Part 2 of a three-part series on shadow AI for DPOs and privacy officers.
Shadow AI is the use of AI tools such as ChatGPT, Claude, or Gemini outside the purview of IT and the DPO, often through free personal accounts. In part 1, we saw that entering personal data into such a tool is often already unlawful at the moment of entry: there is no legal basis for disclosure to the provider, the transparency obligation is not met, and the principles of Article 5 GDPR are compromised. The opening incident of this series—the municipality of Eindhoven, where employees uploaded Youth Act documents and CVs to public AI tools—sharply illustrates this.
But unlawfulness is one layer; a reportable data breach is another. In this second part, we address two pressing questions that arise when things go wrong: when shadow AI constitutes a (reportable) data breach, and what happens to personal data once it enters a model. The risks outside the scope of the GDPR, concerning trade secrets and contractual confidentiality, will be discussed in part 3, as they are governed by the same governance measures.
When is shadow AI a data breach?
Unlawfulness is one layer, a reportable breach another. Shadow AI use can lead to such a breach, but this does not automatically follow from the mere fact that personal data has been entered. This chapter will successively address: the mechanism (Art. 4(12) and 32 GDPR(1)), the moment of awareness and the 72-hour deadline (Art. 33 GDPR), the risk threshold and the documentation obligation, notification to data subjects (Art. 34 GDPR), and the DPIA obligation (Art. 35 GDPR).

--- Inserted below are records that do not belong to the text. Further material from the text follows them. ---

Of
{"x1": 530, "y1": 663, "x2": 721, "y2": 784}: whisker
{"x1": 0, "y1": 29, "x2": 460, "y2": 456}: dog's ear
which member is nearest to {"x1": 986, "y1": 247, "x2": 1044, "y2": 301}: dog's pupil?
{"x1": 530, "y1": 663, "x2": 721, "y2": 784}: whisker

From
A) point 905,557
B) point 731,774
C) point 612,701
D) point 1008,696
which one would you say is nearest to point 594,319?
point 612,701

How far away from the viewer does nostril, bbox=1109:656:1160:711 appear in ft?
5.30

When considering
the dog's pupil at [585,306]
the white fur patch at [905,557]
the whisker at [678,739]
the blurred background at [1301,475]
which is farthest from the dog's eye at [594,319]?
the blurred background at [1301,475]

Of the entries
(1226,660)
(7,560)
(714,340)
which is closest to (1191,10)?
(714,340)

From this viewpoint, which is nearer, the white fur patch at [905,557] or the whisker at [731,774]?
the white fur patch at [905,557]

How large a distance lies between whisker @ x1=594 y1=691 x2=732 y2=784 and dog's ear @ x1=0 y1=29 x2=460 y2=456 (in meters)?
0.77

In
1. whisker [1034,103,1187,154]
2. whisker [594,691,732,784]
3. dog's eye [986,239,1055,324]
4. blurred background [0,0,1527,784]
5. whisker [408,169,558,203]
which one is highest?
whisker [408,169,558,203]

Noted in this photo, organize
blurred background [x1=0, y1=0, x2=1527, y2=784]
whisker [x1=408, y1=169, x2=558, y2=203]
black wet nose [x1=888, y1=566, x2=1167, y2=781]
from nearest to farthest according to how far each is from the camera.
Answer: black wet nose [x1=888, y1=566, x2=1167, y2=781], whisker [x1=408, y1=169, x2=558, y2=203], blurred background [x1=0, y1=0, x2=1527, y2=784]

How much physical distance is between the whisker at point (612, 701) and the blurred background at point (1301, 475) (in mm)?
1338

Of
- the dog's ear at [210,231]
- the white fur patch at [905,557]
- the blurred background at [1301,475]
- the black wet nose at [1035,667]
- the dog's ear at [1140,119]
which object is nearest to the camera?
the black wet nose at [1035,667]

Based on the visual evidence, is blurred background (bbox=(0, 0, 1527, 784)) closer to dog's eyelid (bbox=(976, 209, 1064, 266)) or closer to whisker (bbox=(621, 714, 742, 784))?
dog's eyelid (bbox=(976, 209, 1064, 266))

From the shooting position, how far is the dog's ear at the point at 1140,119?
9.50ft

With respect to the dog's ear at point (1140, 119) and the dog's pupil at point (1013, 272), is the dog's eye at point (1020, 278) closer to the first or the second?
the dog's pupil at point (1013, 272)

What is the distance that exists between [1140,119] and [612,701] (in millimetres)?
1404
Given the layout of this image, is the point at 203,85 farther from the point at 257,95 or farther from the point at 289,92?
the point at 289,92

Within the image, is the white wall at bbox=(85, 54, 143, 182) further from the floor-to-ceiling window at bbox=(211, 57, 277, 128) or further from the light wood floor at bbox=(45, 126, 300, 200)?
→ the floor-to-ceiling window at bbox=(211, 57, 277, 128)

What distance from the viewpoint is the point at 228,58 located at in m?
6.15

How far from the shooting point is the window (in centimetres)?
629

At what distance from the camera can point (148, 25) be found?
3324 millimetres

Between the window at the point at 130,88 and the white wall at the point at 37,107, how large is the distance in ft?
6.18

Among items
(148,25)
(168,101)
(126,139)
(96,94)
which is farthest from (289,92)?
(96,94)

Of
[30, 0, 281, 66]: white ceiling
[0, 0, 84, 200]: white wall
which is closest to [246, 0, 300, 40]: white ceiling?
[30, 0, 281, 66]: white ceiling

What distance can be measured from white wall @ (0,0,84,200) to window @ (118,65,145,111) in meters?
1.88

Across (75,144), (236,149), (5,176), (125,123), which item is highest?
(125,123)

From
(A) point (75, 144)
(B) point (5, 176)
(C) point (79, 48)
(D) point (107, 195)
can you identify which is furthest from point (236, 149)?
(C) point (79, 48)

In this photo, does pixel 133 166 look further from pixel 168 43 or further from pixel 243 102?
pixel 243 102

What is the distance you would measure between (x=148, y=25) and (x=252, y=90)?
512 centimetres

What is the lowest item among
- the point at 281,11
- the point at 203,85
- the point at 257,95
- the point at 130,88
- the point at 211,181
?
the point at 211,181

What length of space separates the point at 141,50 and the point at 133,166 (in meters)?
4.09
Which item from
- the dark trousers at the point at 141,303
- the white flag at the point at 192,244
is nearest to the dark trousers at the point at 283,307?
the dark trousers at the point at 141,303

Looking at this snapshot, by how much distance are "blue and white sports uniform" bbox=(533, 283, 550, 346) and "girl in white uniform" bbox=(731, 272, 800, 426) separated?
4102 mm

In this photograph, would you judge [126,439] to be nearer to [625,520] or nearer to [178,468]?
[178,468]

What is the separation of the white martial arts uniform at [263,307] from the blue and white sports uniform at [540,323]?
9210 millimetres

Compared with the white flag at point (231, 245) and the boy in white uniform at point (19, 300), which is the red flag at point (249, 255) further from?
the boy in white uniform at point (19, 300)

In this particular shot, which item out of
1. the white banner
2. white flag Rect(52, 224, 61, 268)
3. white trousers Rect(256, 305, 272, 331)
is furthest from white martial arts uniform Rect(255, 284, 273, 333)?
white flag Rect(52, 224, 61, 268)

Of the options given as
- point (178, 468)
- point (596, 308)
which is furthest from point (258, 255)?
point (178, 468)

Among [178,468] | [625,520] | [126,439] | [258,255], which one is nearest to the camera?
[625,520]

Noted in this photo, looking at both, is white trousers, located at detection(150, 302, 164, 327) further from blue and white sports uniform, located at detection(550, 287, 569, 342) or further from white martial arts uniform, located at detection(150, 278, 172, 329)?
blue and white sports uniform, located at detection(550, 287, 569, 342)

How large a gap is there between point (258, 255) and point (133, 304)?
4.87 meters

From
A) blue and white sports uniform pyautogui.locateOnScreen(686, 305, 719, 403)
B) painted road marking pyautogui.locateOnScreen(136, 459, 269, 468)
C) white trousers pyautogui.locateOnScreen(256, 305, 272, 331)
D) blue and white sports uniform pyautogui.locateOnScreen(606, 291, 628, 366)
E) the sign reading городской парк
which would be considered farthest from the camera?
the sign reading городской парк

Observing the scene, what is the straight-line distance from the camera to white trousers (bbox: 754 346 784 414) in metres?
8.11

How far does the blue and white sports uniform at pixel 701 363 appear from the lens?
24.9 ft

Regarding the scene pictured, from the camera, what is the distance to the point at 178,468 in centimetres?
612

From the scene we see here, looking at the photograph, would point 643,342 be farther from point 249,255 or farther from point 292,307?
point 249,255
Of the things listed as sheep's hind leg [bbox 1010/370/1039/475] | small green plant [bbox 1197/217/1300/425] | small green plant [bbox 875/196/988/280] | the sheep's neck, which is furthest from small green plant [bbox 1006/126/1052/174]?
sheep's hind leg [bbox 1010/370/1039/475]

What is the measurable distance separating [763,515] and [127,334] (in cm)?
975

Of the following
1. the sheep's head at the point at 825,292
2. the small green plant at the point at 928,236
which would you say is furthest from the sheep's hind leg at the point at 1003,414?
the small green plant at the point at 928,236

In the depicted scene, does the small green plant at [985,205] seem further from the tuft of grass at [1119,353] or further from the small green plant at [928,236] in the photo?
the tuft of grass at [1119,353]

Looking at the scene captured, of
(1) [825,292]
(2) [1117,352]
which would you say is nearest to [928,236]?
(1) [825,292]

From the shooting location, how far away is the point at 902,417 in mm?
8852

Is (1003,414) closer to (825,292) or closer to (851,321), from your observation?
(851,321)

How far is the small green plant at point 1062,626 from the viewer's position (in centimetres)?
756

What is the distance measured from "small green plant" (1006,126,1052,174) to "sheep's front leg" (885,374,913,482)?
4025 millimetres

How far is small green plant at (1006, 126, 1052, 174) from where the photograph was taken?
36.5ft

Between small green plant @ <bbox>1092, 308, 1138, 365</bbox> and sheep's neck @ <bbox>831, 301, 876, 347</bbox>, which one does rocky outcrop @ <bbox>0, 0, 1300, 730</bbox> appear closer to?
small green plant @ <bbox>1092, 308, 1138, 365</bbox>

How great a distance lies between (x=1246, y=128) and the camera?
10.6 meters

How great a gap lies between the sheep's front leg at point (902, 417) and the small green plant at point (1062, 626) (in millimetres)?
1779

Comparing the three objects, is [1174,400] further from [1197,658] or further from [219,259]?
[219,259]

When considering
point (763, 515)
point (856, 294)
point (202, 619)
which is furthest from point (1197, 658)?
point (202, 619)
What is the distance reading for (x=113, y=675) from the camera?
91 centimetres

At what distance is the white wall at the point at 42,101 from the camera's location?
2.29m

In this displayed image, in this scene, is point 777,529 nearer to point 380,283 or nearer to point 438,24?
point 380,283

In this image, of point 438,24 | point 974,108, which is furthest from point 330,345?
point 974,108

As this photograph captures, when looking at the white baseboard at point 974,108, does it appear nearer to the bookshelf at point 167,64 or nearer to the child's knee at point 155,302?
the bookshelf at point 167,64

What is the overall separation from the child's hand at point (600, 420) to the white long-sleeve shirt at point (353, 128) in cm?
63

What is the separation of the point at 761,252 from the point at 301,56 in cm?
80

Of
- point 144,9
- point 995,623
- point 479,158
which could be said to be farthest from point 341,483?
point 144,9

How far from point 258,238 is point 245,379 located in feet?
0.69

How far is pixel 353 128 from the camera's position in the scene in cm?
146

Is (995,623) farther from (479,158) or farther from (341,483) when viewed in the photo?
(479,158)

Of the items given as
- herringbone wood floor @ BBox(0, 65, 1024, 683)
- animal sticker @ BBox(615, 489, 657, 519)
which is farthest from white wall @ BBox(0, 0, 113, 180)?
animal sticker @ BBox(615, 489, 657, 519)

The mechanism: a security breach
The distinction from the previous topic is crucial. Unlawfulness (the missing legal basis, the unmet transparency, and the violated principles) exists even without a third party actually viewing the data.
A data breach requires a security breach within the meaning of Article 4, paragraph 12, GDPR. In the context of shadow AI, this security breach can arise precisely because appropriate technical and organizational measures are lacking or inadequate: no AI policy, no list of approved tools, no technical access restrictions, and insufficient training (Article 32 GDPR). This creates the risk that an employee provides personal data to a provider with whom no processor relationship or other appropriate usage framework exists, and who then processes the data for their own purposes. Two components of Article 4, paragraph 12, come into play here: the unauthorized disclosure by the organization (through the employee) and the unauthorized access by the provider.
The fact that the employee acted on their own authority and contrary to agreements does not relieve the employer of their responsibility. They remain the data controller. The EDPB has confirmed in the context of ChatGPT that responsibility for compliance cannot be shifted to the data subject or user, and that the provider remains responsible and cannot argue that the entry of such data was actually prohibited(2). Thus, an employer does not absolve themselves by pointing to the unauthorized employee: the lack of adequate control measures is precisely a shortcoming.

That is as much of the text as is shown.